# [COLLECTED DATA]
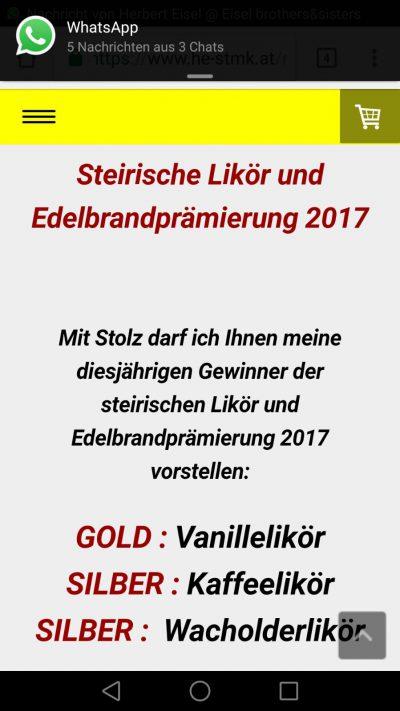 Mit Stolz präsentiert herr Eisel seine drei Gewinner der steirischen Likör- und Edelbrandprämierung 2017- Vanillelikör, Kaffeelikör und Wacholderlikör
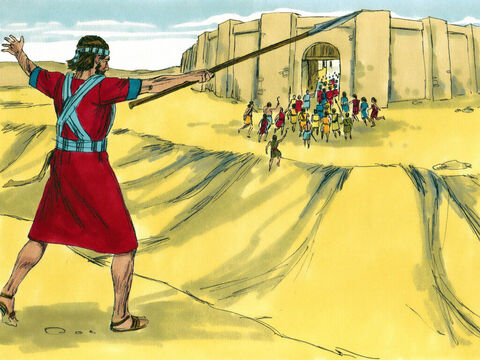 Then the Lordtold Joshua, 'Point the spear in your hand toward Ai, for I will hand the town over to you.' Joshua obeyed. – Slide 8
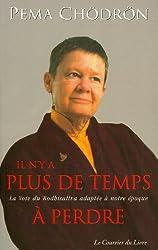 Il n'y a plus de temps à perdre : La Voie du Bodhisattva adaptée à notre époque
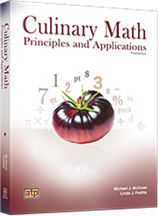 Culinary Math Principles and Applications, 3rd Edition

# [ASSIGNED TASK]
Images are not wanted in the copy. Please print the material above exactly.

# [RESULT OF THIS TASK]
 Mit Stolz präsentiert herr Eisel seine drei Gewinner der steirischen Likör- und Edelbrandprämierung 2017- Vanillelikör, Kaffeelikör und Wacholderlikör
 Then the Lordtold Joshua, 'Point the spear in your hand toward Ai, for I will hand the town over to you.' Joshua obeyed. – Slide 8
 Il n'y a plus de temps à perdre : La Voie du Bodhisattva adaptée à notre époque
 Culinary Math Principles and Applications, 3rd Edition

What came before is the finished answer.